In the second planter there sits a dozen onion bulbs and around four strawberry plants. That was my dads all-time favourite tip, the austere pair actually works really well together, the strong odour of the onions fighting away those pesky caterpillars for me . Give him the slightest chance and he'll slip that zinger into the conversation. I smile lazily in the warmth, Patting the soil with the palm of my hand.

Yet, even in my happy place, even in the midst of my beloved hobbies, amongst my favourite memories,there's one thing in the back of my mind, one person.

And that's her.

Scarlett.

The one person that makes me feel like i did back then.

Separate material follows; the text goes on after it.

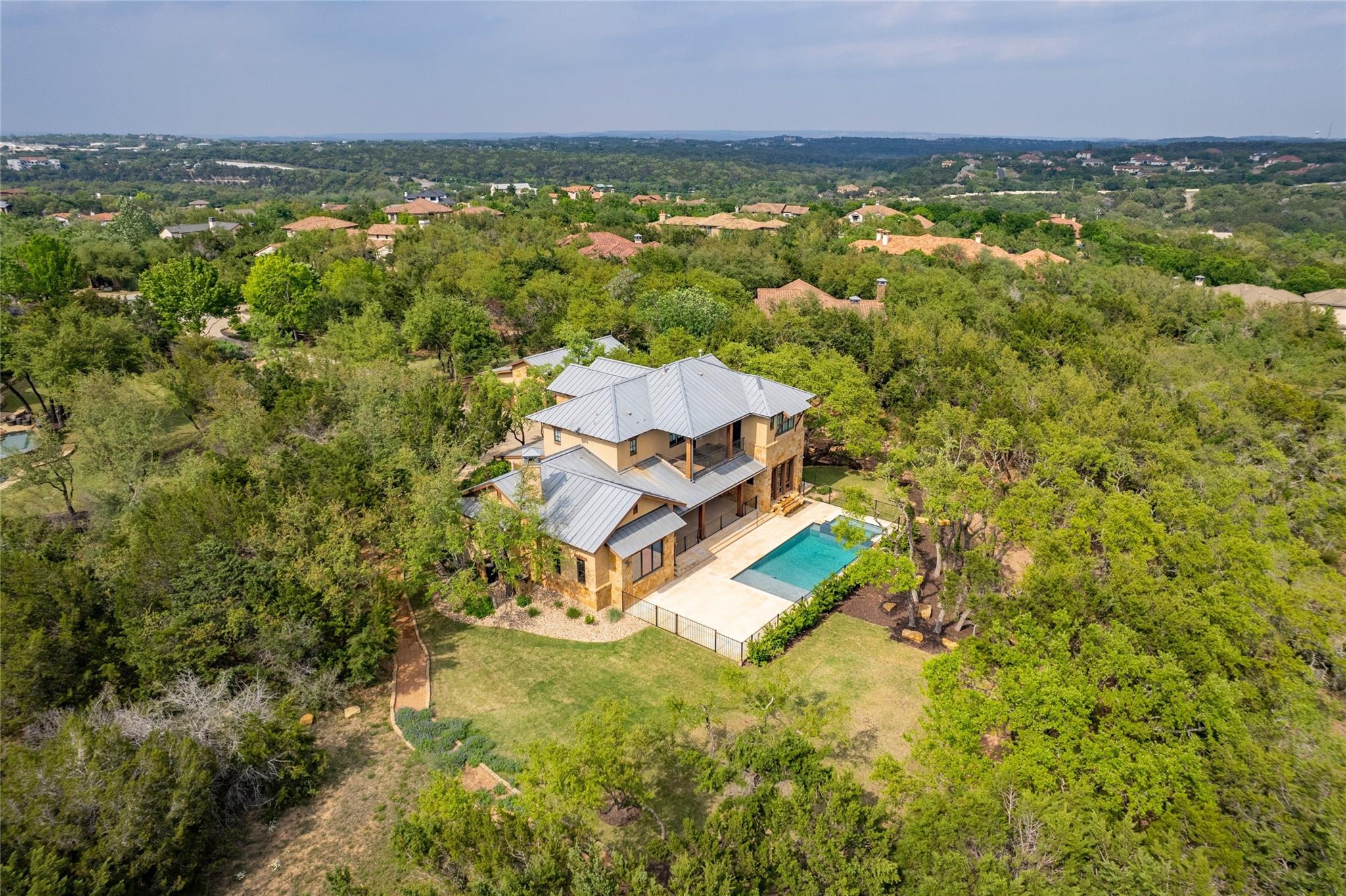 16009 Pontevedra Pl Property Photo 34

She's one of the only people I've been able to eat around, especially recently. Ever since i was a child i have struggled with a crippling fear of being perceived, this feeds into my eating habits . This means that i rarely ever eat in the company of others. It has gotten worse after he passed away, my dad.We rarely ever went out for meals or ate at parks when he was alive, i know he struggled too. Yet , me and Scarlett sit with each other to eat lunch on a Wednesday, and she brings me a crossant every Monday to make sure i eat, and i do!

For some reason, I'm just comfortable around her.

I know , it's hardly been three weeks but i feel like she's all I've ever wanted, i feel safe around her, like i know she will protect me.

And she likes dogs.

So it's a win-win situation really.

I'm perched on the corner of my raised planter , thinking of the times i walked Cadence this week. It was the only real interactions I've had with Scarlett this week as we walk to her car together. I know she has a dog walker, I've figured her out. She likes me walking Cadence. And i like walking her, so i play dumb.